■ TEXTE FOURNI:
★ ★ ★

En tête du peloton, nous avons 540 milliardaires américains, 251 chinois, 120 allemands, 77 russes, 69 Hongkongais, 53 au Royaume-Uni et 47 en France. La disparition de ces milliardaires, désormais multimillionnaires, vient de Russie, qui en perd 11 et du Brésil, qui en perd 8. Au fond, le problème concerne surtout les émergents.

La bonne nouvelle est que tous se sont remis de la crise de 2008. Comme ils ont l’essentiel de leur richesse en bourse, sa baisse considérable avec la Grande crise a fait chuter leur patrimoine total de près de 40%. Ce souvenir est désormais lointain. Les politiques monétaires de taux bas à court et long termes ont permis aux bourses de remonter très largement, de plus de 50% depuis. C’est aux Etats-Unis, surtout, que ce phénomène se vérifie, avec des milliardaires par hedge funds interposés, autrement dit par placements boursiers spécialisés. Merci Janet Yellen !

La richesse nouvelle mondiale vient de Chine. Avec 251 milliardaires plus 69 Hongkongais, elle offre le second groupe le plus important, alors qu’en 2005 la Chine n’avait que 2 milliardaires et aucun en 1996. Par différence, l’Europe a une richesse qui augmente et change peu de période en période. Elle est très largement héritée. Celle des Etats-Unis et de Chine est créée. Merci Xi Jinping !

★ ★ ★

■ INFORMATIONS AFFICHÉES:
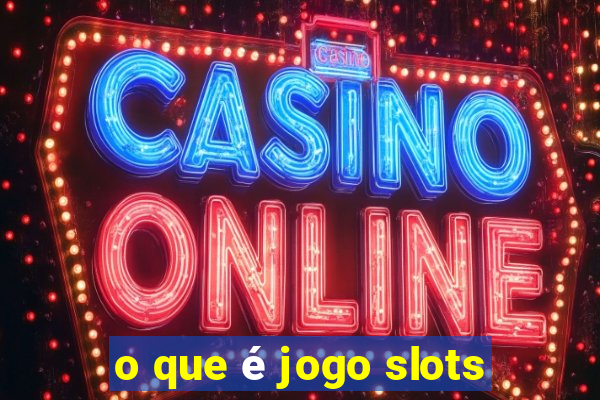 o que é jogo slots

★ ★ ★

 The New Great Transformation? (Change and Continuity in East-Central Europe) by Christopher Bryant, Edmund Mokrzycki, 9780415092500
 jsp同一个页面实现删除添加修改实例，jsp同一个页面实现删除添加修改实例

★ ★ ★

■ SÉRIE DE TÂCHES:
- a) Pouvez-vous recopier le passage du texte sur les milliardaires qui commence par « La richesse nouvelle » et se poursuit jusqu'à « Merci Xi Jinping ! » ?
- b) Pouvez-vous écrire la suite du texte sur les milliardaires, à partir de l'endroit où il s'arrête ?

■ RÉPONSES PAR POINT:
- a)
La richesse nouvelle mondiale vient de Chine. Avec 251 milliardaires plus 69 Hongkongais, elle offre le second groupe le plus important, alors qu’en 2005 la Chine n’avait que 2 milliardaires et aucun en 1996. Par différence, l’Europe a une richesse qui augmente et change peu de période en période. Elle est très largement héritée. Celle des Etats-Unis et de Chine est créée. Merci Xi Jinping !

- b)
Et demain ? La bourse plafonne aux Etats-Unis. Les taux d’intérêt à court terme vont monter et, déjà, les taux à long terme ont compris que les soldes sont terminées. Il va donc y avoir des concentrations, au plus vite, face à une croissance qui va se réduire et des taux en hausse. Allons-nous perdre d’autres milliardaires ? Ils sont d’ores et déjà soucieux de savoir où placer leurs avoirs. Or ceux-ci sont largement investis dans leurs entreprises, qu’ils ont souvent créées, surtout aux Etats-Unis. Ils peuvent difficilement les quitter, sauf à envoyer aux marchés financiers un message négatif, qui les appauvrira immédiatement.

Et en Chine ? Le gouvernement fait tout son possible pour tenir la croissance autour de 6,5%. Ceci implique un soutien bancaire de plus en plus net aux entreprises publiques, qui sont en grande difficulté. Pendant ce temps, les Chinois, très épargnants et très spéculateurs, alimentent des bulles à Pékin, Shanghai et Shenzhen. Les autorités le savent et essaient de calmer le jeu. Un peu par des règles, un peu par la mise en prison de certains financiers, pour l’exemple. Mais rien n’y fait. Une crise se prépare là-bas.

Et en Europe ? La croissance annoncée en zone euro reste modeste, elle devrait baisser au Royaume-Uni. Les taux longs devraient y monter, plus qu’en zone euro. On imagine les milliardaires de la City plus inquiets que ceux de Paris ou Francfort. Et pourtant, ces derniers ont à s’inquiéter de leurs banques, comme leurs collègues italiens.

La hausse du prix du pétrole tend à aider les Russes et la remontée de l’économie brésilienne devrait, après avoir touché le fond, rebondir et faire oublier l’an prochain les milliardaires perdus cette année.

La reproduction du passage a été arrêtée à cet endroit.